Applies To: WatchGuard Cloud-managed Access Points (AP130, AP330, AP332CR, AP430CR, AP432)
This section provides suggestions and best practices on how to deploy a wireless network. The recommended settings are based on the features available in Wi-Fi in WatchGuard Cloud.
Access Point Transmit Power
You can set the maximum transmit power of your access points to limit or expand the transmission distance of your wireless signals. We recommend that you set your transmit power to limit your coverage area so that it does not expand outside the necessary boundaries for your deployment.
Use your site survey to determine the transmit power for your deployment. You can set the transmit power between 8 dBm to 28 dBm. If you set the value to Auto, this enables the access point to use the maximum transmit power allowed for the country of operation.
We recommend that you set access point transmit power levels for 2.4 GHz lower than those for 5 GHz. This is to compensate for better propagation of 2.4 GHz signals as compared to 5 GHz.
You configure the transmit power in the radio settings for an access point.
Examples
Office:
- 5 GHz: 15–20 dBm
- 2.4 GHz: 10-15 dBm
Classroom:
- 5 GHz: 8–16 dBm
- 2.4 GHz: 4–10 dBm
Auditorium or Lecture Hall:
- 5 GHz: 5–12 dBm
- 2.4 GHz: 3–10 dBm
Fast Roaming (802.11k/r)
WatchGuard access points support the 802.11r / 802.11k standards that significantly improves roaming times.
Fast Roaming requires WPA2 security encryption. Fast Roaming reduces the re-authentication time for a wireless client as it roams from one WatchGuard access point to another access point. This enables the wireless client to quickly transition wireless communications and improves performance and stability of streaming-intensive applications such as VoIP and video streaming.
You configure Fast Roaming in the SSID settings on the Advanced tab.
SSID Bridge Mode and NAT Mode
WatchGuard access points can operate in Bridged mode or NAT (Network Address Translation) mode.
For most use cases we recommend you use Bridged mode. With Bridged mode, traffic is bridged between the wireless interface and the wired interface.
When you use NAT mode, the access point supplies clients with IP addresses from the DHCP range you configure and performs NAT for traffic between the wireless interface and the wired interface.
NAT mode is required to create an Access Point VPN.
You configure Bridged or NAT mode network settings in the SSID wireless configuration.
Band Steering
You can actively steer wireless clients from the 2.4 GHz band to use the less congested 5 GHz band to help balance associated clients on an access point between the 2.4 GHz and 5 GHz radios.
You configure Band Steering in the SSID settings on the Advanced tab.

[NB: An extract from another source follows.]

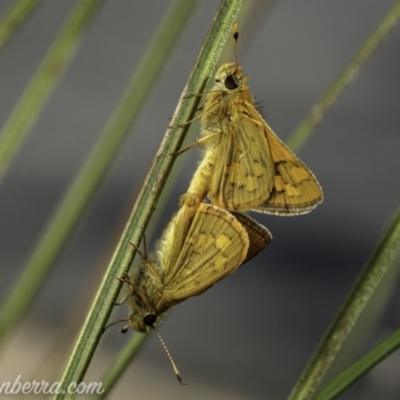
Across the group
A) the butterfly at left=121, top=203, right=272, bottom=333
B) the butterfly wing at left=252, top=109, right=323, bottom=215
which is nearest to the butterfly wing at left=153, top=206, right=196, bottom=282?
the butterfly at left=121, top=203, right=272, bottom=333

- Balance Clients: Distributes the wireless client load between the 2.4 GHz and 5 GHz radios. Specify the percentage of clients that will use the 5 GHz radio. The remaining percentage will use the 2.4 GHz radio.
- Prefer 5 GHz (default): Clients are steered to the 5 GHz band if the client's signal strength in 5 GHz is higher than the configured threshold.
- Force 5 GHz: Enables the use of additional management packets to make sure a client is always disconnected from the 2.4 GHz radio and steered to the 5 GHz radio when the client reconnects to the access point.
Client Isolation
Client isolation prevents wireless clients from communicating directly to other wireless or wired clients and devices on the same network.
Client isolation is useful in typical guest Wi-Fi access deployments to prevent communications between guest clients and other clients and devices on the network. Client isolation is enabled by default if the SSID is configured as a Guest SSID.
Traffic Shaping
If you offer guest wireless access, you can use traffic shaping to prevent guest traffic from adversely affecting your private internal wireless network.
You configure bandwidth limits in the SSID settings on the Traffic Shaping tab.
In this example, the throughput rate for the Guest SSID has been limited to 10 Mbps for uploads and 20 Mbps for downloads.